Foi o segundo voto proferido no julgamento, iniciado em 16/9, de diversas ADIs ajuizadas no Supremo Tribunal Federal contra a reforma da Previdência aprovada pelo Congresso Nacional a pedido do governo Bolsonaro (Emenda Constitucional 103/2019)

No julgamento pelo Supremo Tribunal Federal de diversas ações diretas de inconstitucionalidade (ADIs) contra a reforma da Previdência aprovada pelo governo Bolsonaro (Emenda Constitucional 103/2019), o ministro Edson Facchin abriu divergência parcial em relação ao voto do relator, ministro Luis Roberto Barroso, que rejeitou totalmente as ADIs propostas.
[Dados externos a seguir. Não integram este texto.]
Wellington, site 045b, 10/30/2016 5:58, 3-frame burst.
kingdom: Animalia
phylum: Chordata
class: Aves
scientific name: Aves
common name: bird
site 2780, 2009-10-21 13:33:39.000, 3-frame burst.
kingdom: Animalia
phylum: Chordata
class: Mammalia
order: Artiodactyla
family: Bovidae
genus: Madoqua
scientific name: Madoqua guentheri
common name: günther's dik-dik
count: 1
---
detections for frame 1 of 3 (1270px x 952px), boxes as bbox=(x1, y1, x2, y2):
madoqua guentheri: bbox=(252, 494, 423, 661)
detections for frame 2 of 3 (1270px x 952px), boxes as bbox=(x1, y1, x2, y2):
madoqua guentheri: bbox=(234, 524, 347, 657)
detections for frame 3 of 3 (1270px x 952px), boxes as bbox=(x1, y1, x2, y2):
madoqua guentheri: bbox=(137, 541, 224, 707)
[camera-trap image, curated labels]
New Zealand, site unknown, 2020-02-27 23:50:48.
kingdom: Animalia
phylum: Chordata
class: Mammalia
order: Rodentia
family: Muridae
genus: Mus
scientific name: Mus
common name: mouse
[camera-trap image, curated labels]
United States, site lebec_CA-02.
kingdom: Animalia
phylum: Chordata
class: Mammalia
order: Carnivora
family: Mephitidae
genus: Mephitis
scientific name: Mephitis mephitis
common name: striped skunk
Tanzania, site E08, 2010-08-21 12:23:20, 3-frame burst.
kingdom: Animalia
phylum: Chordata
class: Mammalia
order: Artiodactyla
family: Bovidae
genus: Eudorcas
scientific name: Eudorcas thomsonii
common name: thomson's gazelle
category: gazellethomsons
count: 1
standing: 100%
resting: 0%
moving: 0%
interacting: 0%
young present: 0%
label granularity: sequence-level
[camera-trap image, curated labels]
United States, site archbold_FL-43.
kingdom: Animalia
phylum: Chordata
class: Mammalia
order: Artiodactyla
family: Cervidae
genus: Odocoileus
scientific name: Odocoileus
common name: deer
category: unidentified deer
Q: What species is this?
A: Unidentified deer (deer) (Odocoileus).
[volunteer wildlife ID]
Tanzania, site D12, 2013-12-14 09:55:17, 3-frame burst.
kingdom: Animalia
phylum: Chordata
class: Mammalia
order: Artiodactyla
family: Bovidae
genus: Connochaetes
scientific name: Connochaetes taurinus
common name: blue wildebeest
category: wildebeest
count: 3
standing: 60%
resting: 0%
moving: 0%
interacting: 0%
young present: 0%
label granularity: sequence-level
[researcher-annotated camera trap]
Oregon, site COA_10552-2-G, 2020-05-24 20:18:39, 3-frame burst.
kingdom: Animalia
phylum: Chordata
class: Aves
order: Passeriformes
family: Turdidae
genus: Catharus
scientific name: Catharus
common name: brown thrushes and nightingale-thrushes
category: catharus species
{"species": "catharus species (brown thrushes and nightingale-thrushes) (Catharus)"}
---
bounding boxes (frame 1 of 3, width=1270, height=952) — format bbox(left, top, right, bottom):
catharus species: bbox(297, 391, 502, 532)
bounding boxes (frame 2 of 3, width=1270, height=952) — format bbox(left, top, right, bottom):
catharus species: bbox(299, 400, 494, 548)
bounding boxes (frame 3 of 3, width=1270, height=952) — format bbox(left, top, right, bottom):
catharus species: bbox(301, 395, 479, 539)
O julgamento iniciou-se em 16/9 e deverá ser concluído nesta sexta-feira (23/9).

Segundo a votar, Facchin manifestou-se favoravelmente às ADIs 6.254, 6.255 e 6.256, julgando-as parcialmente procedentes no tocante à inconstitucionalidade de três dispositivos, entre os quais o confisco imposto aos proventos de aposentado(a)s e pensionistas do funcionalismo público mediante excessiva majoração das alíquotas de contribuição previdenciária regular e, ainda, o confisco mediante a cobrança da chamada “contribuição extraordinária”. 

A matéria tem repercussão nos Estados, pois a EC 103/2019 vinculou as unidades da Federação. Em São Paulo, o então governador João Doria (PSDB) encaminhou à Assembleia Legislativa (Alesp) e conseguiu aprovar uma reforma da Previdência em moldes semelhantes: impôs aos e às servidore(a)s estaduais (entre os quais os e as docentes das universidades públicas estaduais) alíquotas de contribuição mais altas, de até 16%, e instituiu a figura da “contribuição extraordinária”.  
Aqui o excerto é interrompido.